#### [What to produce]
Repeat each record exactly. Any picture gets left out.

#### [Data for processing]

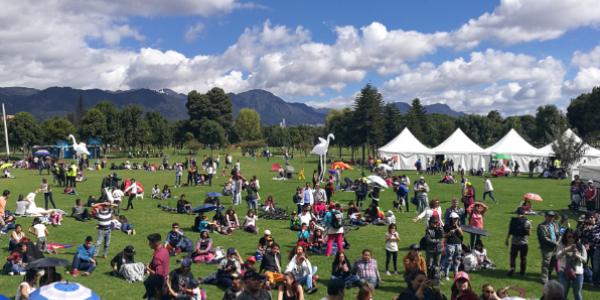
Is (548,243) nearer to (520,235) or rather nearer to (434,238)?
(520,235)

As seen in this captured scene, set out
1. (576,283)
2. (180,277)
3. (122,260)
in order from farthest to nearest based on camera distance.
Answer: (122,260), (180,277), (576,283)

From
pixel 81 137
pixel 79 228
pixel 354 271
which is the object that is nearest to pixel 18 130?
pixel 81 137

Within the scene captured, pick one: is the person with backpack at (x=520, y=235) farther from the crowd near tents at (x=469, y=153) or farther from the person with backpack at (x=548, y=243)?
the crowd near tents at (x=469, y=153)

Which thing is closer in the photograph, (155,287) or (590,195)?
(155,287)

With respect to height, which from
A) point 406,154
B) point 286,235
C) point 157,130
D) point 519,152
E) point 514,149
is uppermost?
point 157,130

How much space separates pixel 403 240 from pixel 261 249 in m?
4.78

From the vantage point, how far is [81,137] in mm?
70312

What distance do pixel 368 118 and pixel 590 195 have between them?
3836cm

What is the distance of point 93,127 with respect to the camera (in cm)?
6738

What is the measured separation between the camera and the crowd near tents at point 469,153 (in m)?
38.9

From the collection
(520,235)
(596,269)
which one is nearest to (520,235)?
(520,235)

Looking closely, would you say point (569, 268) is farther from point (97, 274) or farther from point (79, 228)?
point (79, 228)

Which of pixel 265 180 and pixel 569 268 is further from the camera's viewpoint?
pixel 265 180

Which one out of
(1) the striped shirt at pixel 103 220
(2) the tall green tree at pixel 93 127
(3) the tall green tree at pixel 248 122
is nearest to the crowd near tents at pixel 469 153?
(1) the striped shirt at pixel 103 220
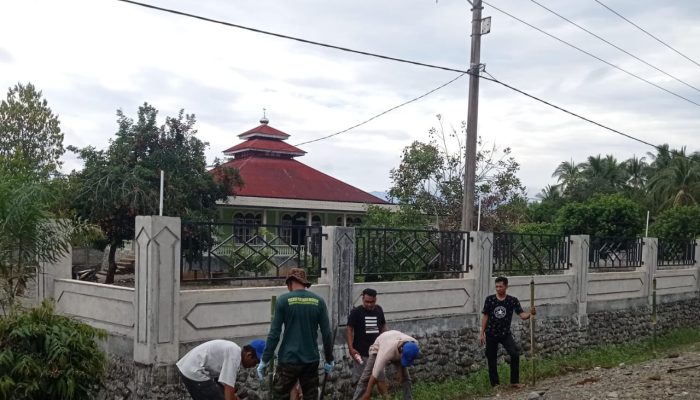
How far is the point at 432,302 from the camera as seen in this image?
10750mm

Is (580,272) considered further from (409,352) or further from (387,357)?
(409,352)

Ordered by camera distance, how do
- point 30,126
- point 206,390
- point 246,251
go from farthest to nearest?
point 30,126 < point 246,251 < point 206,390

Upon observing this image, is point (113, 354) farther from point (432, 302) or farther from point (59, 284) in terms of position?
point (432, 302)

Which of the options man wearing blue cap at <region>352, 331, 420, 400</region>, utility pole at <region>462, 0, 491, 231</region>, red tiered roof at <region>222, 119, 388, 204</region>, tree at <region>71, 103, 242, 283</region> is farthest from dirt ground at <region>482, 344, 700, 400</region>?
red tiered roof at <region>222, 119, 388, 204</region>

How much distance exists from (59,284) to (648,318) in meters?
12.1

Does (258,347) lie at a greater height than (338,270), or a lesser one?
lesser

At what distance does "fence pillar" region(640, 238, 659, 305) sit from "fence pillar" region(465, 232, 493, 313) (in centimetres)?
580

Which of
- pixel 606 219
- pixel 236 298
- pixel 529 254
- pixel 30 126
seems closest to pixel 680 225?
pixel 606 219

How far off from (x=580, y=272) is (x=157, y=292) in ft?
28.5

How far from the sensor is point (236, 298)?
8273 millimetres

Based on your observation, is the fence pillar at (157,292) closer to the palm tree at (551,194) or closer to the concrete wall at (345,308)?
the concrete wall at (345,308)

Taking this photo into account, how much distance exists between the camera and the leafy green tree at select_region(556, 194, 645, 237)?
69.9ft

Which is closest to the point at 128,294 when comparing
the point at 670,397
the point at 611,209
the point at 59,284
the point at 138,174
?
the point at 59,284

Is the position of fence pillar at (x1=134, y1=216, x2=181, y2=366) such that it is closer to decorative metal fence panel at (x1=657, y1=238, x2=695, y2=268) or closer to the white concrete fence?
the white concrete fence
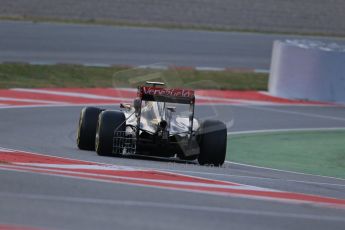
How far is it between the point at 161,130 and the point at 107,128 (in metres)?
0.68

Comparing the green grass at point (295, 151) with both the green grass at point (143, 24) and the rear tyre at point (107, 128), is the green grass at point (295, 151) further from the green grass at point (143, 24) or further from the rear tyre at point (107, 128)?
the green grass at point (143, 24)

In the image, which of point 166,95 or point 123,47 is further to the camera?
point 123,47

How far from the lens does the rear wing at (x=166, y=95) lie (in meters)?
12.8

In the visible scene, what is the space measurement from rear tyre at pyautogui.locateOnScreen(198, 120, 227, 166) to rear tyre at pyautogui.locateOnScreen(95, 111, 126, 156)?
1.00 m

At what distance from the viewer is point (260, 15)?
35.1 metres

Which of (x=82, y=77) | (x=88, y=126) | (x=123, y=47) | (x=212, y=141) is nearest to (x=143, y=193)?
(x=212, y=141)

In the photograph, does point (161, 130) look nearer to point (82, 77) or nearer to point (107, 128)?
→ point (107, 128)

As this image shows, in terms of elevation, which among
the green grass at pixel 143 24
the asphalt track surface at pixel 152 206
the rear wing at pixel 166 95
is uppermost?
the green grass at pixel 143 24

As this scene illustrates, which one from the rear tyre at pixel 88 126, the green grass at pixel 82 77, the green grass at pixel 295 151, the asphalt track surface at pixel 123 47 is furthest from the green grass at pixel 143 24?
the rear tyre at pixel 88 126

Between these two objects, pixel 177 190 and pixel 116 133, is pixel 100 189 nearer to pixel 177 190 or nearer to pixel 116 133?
pixel 177 190

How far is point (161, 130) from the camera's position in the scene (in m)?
12.8

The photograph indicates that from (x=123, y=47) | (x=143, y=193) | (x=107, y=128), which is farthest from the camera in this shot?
(x=123, y=47)

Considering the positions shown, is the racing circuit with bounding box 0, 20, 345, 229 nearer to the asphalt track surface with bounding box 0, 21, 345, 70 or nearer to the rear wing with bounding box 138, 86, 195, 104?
the rear wing with bounding box 138, 86, 195, 104

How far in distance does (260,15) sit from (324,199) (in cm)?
2564
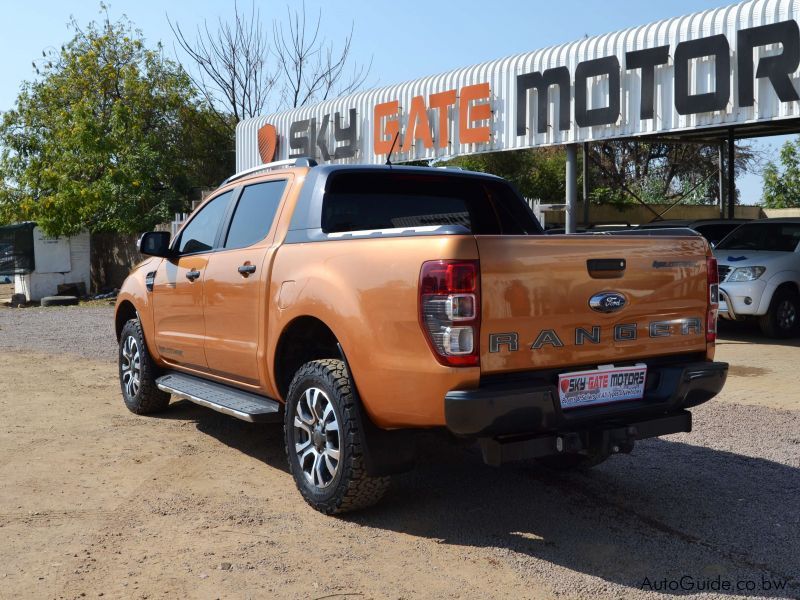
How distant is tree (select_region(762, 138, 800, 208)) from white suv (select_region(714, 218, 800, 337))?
28256 mm

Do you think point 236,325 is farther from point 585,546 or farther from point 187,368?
point 585,546

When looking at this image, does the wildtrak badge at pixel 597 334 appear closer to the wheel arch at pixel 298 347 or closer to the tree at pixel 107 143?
the wheel arch at pixel 298 347

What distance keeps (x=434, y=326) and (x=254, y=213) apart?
233 cm

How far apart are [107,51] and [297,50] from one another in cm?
1051

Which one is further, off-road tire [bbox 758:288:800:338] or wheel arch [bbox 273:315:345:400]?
off-road tire [bbox 758:288:800:338]

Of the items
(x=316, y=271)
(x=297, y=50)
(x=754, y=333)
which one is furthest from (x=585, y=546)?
(x=297, y=50)

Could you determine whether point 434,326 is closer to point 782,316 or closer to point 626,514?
point 626,514

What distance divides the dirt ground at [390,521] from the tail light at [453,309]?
1.00 metres

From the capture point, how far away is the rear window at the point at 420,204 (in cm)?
539

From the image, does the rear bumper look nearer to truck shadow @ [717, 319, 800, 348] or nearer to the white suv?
truck shadow @ [717, 319, 800, 348]

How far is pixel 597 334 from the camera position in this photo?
4.37m

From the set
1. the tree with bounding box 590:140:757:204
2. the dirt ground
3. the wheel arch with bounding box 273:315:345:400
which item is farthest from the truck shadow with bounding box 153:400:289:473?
the tree with bounding box 590:140:757:204

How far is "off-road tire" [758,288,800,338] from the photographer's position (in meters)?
12.7

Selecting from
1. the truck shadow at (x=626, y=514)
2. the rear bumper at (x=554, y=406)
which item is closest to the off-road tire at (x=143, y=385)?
the truck shadow at (x=626, y=514)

#### [Task solution]
Is (548,243) nearer to (520,235) or rather nearer to (434,238)?
(520,235)

As seen in this captured scene, set out
1. (576,283)
2. (180,277)
3. (122,260)
in order from farthest to nearest based on camera distance.
Answer: (122,260), (180,277), (576,283)

From
pixel 81 137
pixel 79 228
pixel 354 271
which is the object that is nearest to pixel 18 130?
pixel 81 137

Within the scene captured, pick one: is the person with backpack at (x=520, y=235) farther from the crowd near tents at (x=469, y=153) or farther from the person with backpack at (x=548, y=243)?
the crowd near tents at (x=469, y=153)

Which thing is closer in the photograph, (155,287) or (590,195)?
(155,287)

With respect to height, which from
A) point 406,154
B) point 286,235
C) point 157,130
D) point 519,152
E) point 514,149
is uppermost?
point 157,130

How much space separates pixel 403 240 from pixel 261 249 in m?
4.78

From the vantage point, how far is [81,137] in mm?
70312

What distance do pixel 368 118 and pixel 590 195 have between them?
3836cm

What is the distance of point 93,127 with respect to the camera (in cm)?
6738

What is the measured separation between the camera and the crowd near tents at point 469,153 (in m)?
38.9

From the collection
(520,235)
(596,269)
which one is nearest to (520,235)?
(520,235)

Looking closely, would you say point (569, 268) is farther from point (97, 274) or farther from point (79, 228)?
point (79, 228)

Which of pixel 265 180 and pixel 569 268 is further from the camera's viewpoint?
pixel 265 180

Which one out of
(1) the striped shirt at pixel 103 220
(2) the tall green tree at pixel 93 127
(3) the tall green tree at pixel 248 122
is nearest to the crowd near tents at pixel 469 153?
(1) the striped shirt at pixel 103 220
How far is the point at 432,302 from the camera as seen in this image?
10750mm

Is (580,272) considered further from (409,352) or further from (387,357)?
(409,352)

Ordered by camera distance, how do
- point 30,126
- point 206,390
- point 246,251
go from farthest to nearest?
point 30,126 < point 246,251 < point 206,390

Upon observing this image, is point (113, 354) farther from point (432, 302) or farther from point (59, 284) in terms of position?
point (432, 302)

Which of the options man wearing blue cap at <region>352, 331, 420, 400</region>, utility pole at <region>462, 0, 491, 231</region>, red tiered roof at <region>222, 119, 388, 204</region>, tree at <region>71, 103, 242, 283</region> is farthest from dirt ground at <region>482, 344, 700, 400</region>?
red tiered roof at <region>222, 119, 388, 204</region>

How much distance exists from (59,284) to (648,318) in meters?
12.1

Does (258,347) lie at a greater height than (338,270), or a lesser one?
lesser

At what distance does "fence pillar" region(640, 238, 659, 305) sit from "fence pillar" region(465, 232, 493, 313) (in centimetres)?
580

Which of
- pixel 606 219
- pixel 236 298
- pixel 529 254
- pixel 30 126
seems closest to pixel 680 225?
pixel 606 219

How far off from (x=580, y=272) is (x=157, y=292) in ft?
28.5

How far from the sensor is point (236, 298)?
8273 millimetres

Based on your observation, is the fence pillar at (157,292) closer to the palm tree at (551,194) or closer to the concrete wall at (345,308)?
the concrete wall at (345,308)

Taking this photo into account, how much distance exists between the camera and the leafy green tree at select_region(556, 194, 645, 237)?
69.9ft

Which is closest to the point at 128,294 when comparing
the point at 670,397
the point at 611,209
the point at 59,284
the point at 138,174
?
the point at 59,284

Is the position of fence pillar at (x1=134, y1=216, x2=181, y2=366) such that it is closer to decorative metal fence panel at (x1=657, y1=238, x2=695, y2=268) or closer to the white concrete fence?
the white concrete fence
How far is it between the point at 161,130 and the point at 107,128 (in metres)?
0.68

Comparing the green grass at point (295, 151) with both the green grass at point (143, 24) and the rear tyre at point (107, 128), is the green grass at point (295, 151) further from the green grass at point (143, 24) or further from the rear tyre at point (107, 128)?
the green grass at point (143, 24)

In the image, which of point 166,95 or point 123,47 is further to the camera?
point 123,47

How far from the lens does the rear wing at (x=166, y=95) lie (in meters)?
12.8

In the visible scene, what is the space measurement from rear tyre at pyautogui.locateOnScreen(198, 120, 227, 166) to rear tyre at pyautogui.locateOnScreen(95, 111, 126, 156)?
1.00 m

At what distance from the viewer is point (260, 15)?
35.1 metres

Which of (x=82, y=77) | (x=88, y=126) | (x=123, y=47) | (x=212, y=141) is nearest to (x=143, y=193)?
(x=212, y=141)

In the photograph, does point (161, 130) look nearer to point (82, 77) or nearer to point (107, 128)?
→ point (107, 128)

As this image shows, in terms of elevation, which among
the green grass at pixel 143 24
the asphalt track surface at pixel 152 206
the rear wing at pixel 166 95
is uppermost?
the green grass at pixel 143 24

As this scene illustrates, which one from the rear tyre at pixel 88 126, the green grass at pixel 82 77, the green grass at pixel 295 151, the asphalt track surface at pixel 123 47 is furthest from the green grass at pixel 143 24?
the rear tyre at pixel 88 126

Between these two objects, pixel 177 190 and pixel 116 133, is pixel 100 189 nearer to pixel 177 190 or nearer to pixel 116 133?
pixel 177 190

How far is point (161, 130) from the camera's position in the scene (in m)?
12.8

The photograph indicates that from (x=123, y=47) | (x=143, y=193) | (x=107, y=128), which is farthest from the camera in this shot?
(x=123, y=47)

Considering the positions shown, is the racing circuit with bounding box 0, 20, 345, 229 nearer to the asphalt track surface with bounding box 0, 21, 345, 70 or nearer to the rear wing with bounding box 138, 86, 195, 104?
the rear wing with bounding box 138, 86, 195, 104

How far in distance does (260,15) sit from (324,199) (in cm)?
2564
How distant is tree (select_region(762, 138, 800, 208)) from white suv (select_region(714, 218, 800, 337))?
28256 mm

Do you think point 236,325 is farther from point 585,546 or farther from point 187,368?
point 585,546

When looking at this image, does the wildtrak badge at pixel 597 334 appear closer to the wheel arch at pixel 298 347 or closer to the tree at pixel 107 143?
the wheel arch at pixel 298 347

What distance keeps (x=434, y=326) and (x=254, y=213) apart?
233 cm

How far apart are [107,51] and [297,50] from one another in cm?
1051

Which one is further, off-road tire [bbox 758:288:800:338] or wheel arch [bbox 273:315:345:400]?
off-road tire [bbox 758:288:800:338]

Of the items
(x=316, y=271)
(x=297, y=50)
(x=754, y=333)
which one is furthest from (x=585, y=546)?
(x=297, y=50)

Could you determine whether point 434,326 is closer to point 782,316 or closer to point 626,514?
point 626,514

What distance divides the dirt ground at [390,521] from the tail light at [453,309]?
1.00 metres

From the capture point, how far away is the rear window at the point at 420,204 (in cm)?
539

From the image, does the rear bumper look nearer to truck shadow @ [717, 319, 800, 348] or nearer to the white suv?
truck shadow @ [717, 319, 800, 348]

How far is pixel 597 334 from the camera position in this photo?
4.37m

From the set
1. the tree with bounding box 590:140:757:204
2. the dirt ground
3. the wheel arch with bounding box 273:315:345:400
which item is farthest from the truck shadow with bounding box 153:400:289:473?
the tree with bounding box 590:140:757:204

How far is "off-road tire" [758,288,800,338] from the photographer's position (in meters)?
12.7

Selecting from
1. the truck shadow at (x=626, y=514)
2. the rear bumper at (x=554, y=406)
which item is closest to the off-road tire at (x=143, y=385)?
the truck shadow at (x=626, y=514)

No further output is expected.